**PASSAGE SHOWN:**
-- Opening Marker --

COMP3300 - Operating Systems Tutorial 6 Notes

	COMP3300 – Tutorial 6 Notes			*Updated on Friday, 15 April 2005 at 1:07 PM*
ITEE		What’s New: There are a few gaps in the answers to give you a few details to think about.

Learning objectives for this week:

Understand the major concepts we’ve covered, including:
- what deadlocks are
- how they are caused
- how they are dealt with
Apply these concepts to a specific situation, to tell whether a deadlock has or could occur
Apply these concepts to choosing an appropriate strategy for a given situation
Understand where and how deadlocks are likely to occur, and their significance in real systems

Concepts
1. Why is each of the 4 conditions for deadlock necessary before a deadlock could occur? For the non-mathematicians, a necessary condition is one which must hold before something occurs, but the fact that the condition holds doesn’t mean it will happen.
- mutual exclusion – without it, processes don’t have to wait for resources
- no pre-emption – with pre-emption, resources can be taken away from processes to break the deadlock
- hold and wait – if hold and wait doesn’t occur, one or more processes can’t end up waiting for each other
- circular wait – results in a cycle in a wait-for graph, and hence, a deadlock if the other conditions hold
It’s important to note that no one of these conditions on its own is sufficient to cause a deadlock. For example, if you have circular wait but can do pre-emption, you can break the deadlock by taking resources back.
1. Show that circular wait could not occur unless hold and wait had occurred.
  Each node in the wait-for cycle is holding a resource and waiting for another one, so hold and wait must have occurred.
2. Explain why it is useful to have both conditions, even though circular wait implies hold and wait.
  If you can show that hold and wait doesn’t occur, then you know deadlocks can’t occur. It can be easier than showing that circular wait doesn’t occur, depending on the algorithm used. For example, deadlocks can be prevented by allowing a process only to request resources in a specific order, which prevents circular wait from happening (see p 252; explained in less detail: slide 15).
Safety
1. Work through the example (slides 27–29) of the Banker’s algorithm in the notes (slides 24–26) showing the values of each data structure at each step, showing that:
  1. the sequence <P₁,P₃,P₄,P₂,P₀> satisfies the safety criteria
    The following should be read as showing the sequence of steps as iis varied down the page (calculated values are shown in colour). So, for example, when i=0, the test of need against work fails, so we go on to i=1, when the test succeeds, and fail and work are updated. By observing the sequence in which the value of i results in the test succeeding, we can see that the given sequence of process completion will result in all being able to complete without deadlock.

-- Closing Marker --

**INFORMATION PROVIDED:**
-- Opening Marker --

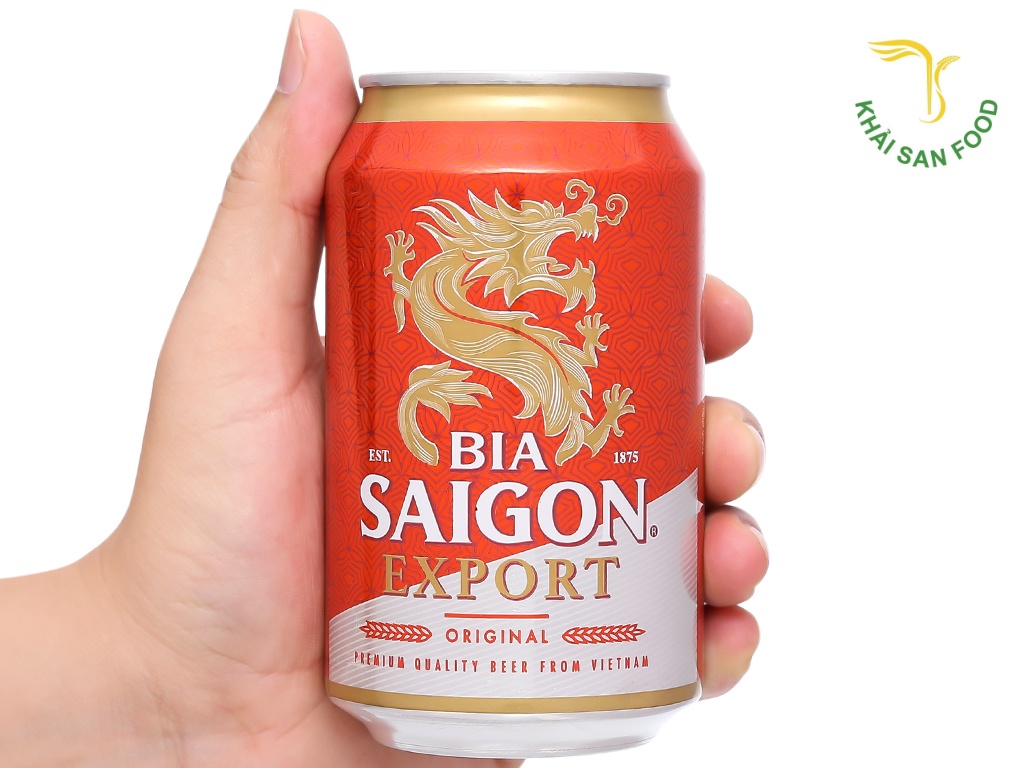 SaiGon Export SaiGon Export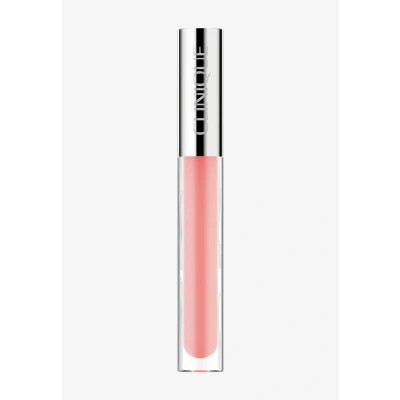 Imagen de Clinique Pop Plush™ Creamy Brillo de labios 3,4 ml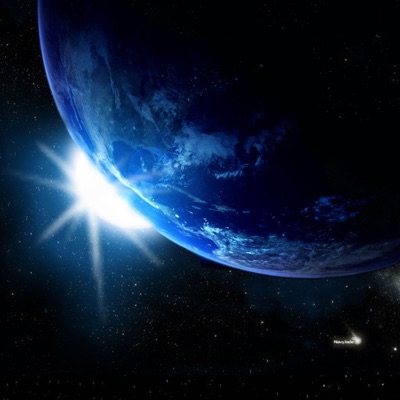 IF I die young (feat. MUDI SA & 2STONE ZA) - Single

-- Closing Marker --

**PROBLEMS AND TASKS:**
1. Write out the deadlock notes from "1. Show that" to "must have occurred.", switching "hold and wait" to "resource holding".
2. Translate this sentence from the deadlock notes into Spanish: "It’s important to note that no one of these conditions on its own is sufficient to cause a deadlock."
The listing has no connection to the deadlock notes.

**RESULTS FOR EACH TASK:**
1.
1. Show that circular wait could not occur unless resource holding had occurred.
  Each node in the wait-for cycle is holding a resource and waiting for another one, so resource holding must have occurred.

2. Es importante señalar que ninguna de estas condiciones por sí sola es suficiente para causar un interbloqueo.